A descoberta de enorme jazida de petróleo no norte do Brasil, chamada de margem equatorial, pode ser a redenção econômica de uma região que foi abandonada desde a independência do Brasil. É bom lembrar que os amazônidas não aceitaram a Independência do Brasil em 1822. Preferiram ficar unidos a Portugal, como ocorria desde a descoberta do Brasil. A Independência foi imposta na Amazônia por soldados a serviço do almirante Cochrane – mercenário inglês que serviu a Marinha do Brasil – que ameaçaram bombardear Belém, em agosto de 1823.

A discussão sobre a defesa do meio ambiente no caso específico da Amazônia, já decidido que a região não é o pulmão do mundo, ganha outra dimensão. É preciso criar condições objetivas para ocorrer o desenvolvimento e a melhoria de renda na região. E o petróleo pode ser um instrumento ideal para que este objetivo seja alcançado ressalvadas as condições necessárias para proteger fauna e flora da foz do Amazonas que está a 500 quilômetros do local onde a Petrobras pretende fazer prospecção. O lençol petrolífero ocorre desde a Guiana, antiga Guiana Inglesa, cuja economia cresceu 62% desde que a riqueza submersa foi descoberta.

Há outras fontes modernas, confiáveis e duradouras. Uma delas são os ventos, os alísios, que trouxeram as caravelas dos portugueses. São ventos fortes e constantes que podem se transformar em energia elétrica. O potencial é, portanto, inesgotável. A energia eólica pode ser instalada em qualquer ponto do Brasil. O estado do Rio Grande do Norte já é quase autossuficiente com este tipo de energia. E se prepara agora para instalar torres mar adentro.

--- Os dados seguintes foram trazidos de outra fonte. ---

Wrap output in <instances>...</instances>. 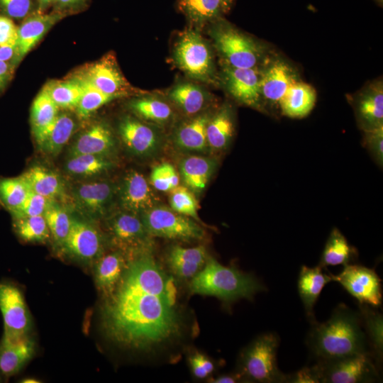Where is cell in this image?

Mas há outro dado relevante. O sol aqui brilha o ano inteiro, com maior intensidade nos estados do centro-oeste, do Nordeste e do Norte. A energia solar é solução fácil de ser instalada em residências, prédios, residenciais ou comerciais. Ou em fazendas. Não há, portanto, problemas para iluminar as cidades no interior da Amazônia. Basta instalar placas fotovoltaicas e acender a luz. Muito simples e de baixo custo. Mas, o petróleo significa gordos royalties para os estados lindeiros. Impossível ignorar essa possibilidade.

A ministra Marina Silva, radical defesa do meio ambiente, precisa negociar, e gastar saliva, para conviver com adversários no mesmo espaço político. Ela já deixou o ministério em outro governo Lula por divergências pesadas. Naquela questão, a construção da hidrelétrica de Belo Monte, tinha razão. Foi erro monstruoso construir a usina que não consegue gerar o planejado e criou sérios problemas no meio ambiente. Muito barulho para resultado pífio. Faltou conversa. E houve corrupção milionária.

Agora, não. Os males da produção de petróleo são conhecidos: eventuais vazamentos, explosões e corrupção. No deserto arenoso de Dubai construíram um país moderníssimo com o dinheiro do petróleo. Sabendo usar, é dinheiro bem-vindo. Não sabendo, é maldição, como na Venezuela. Difícil é defender o meio ambiente para estrangeiro tirar fotografia de macaco e jacaré, enquanto o homem da região sofre com a pobreza.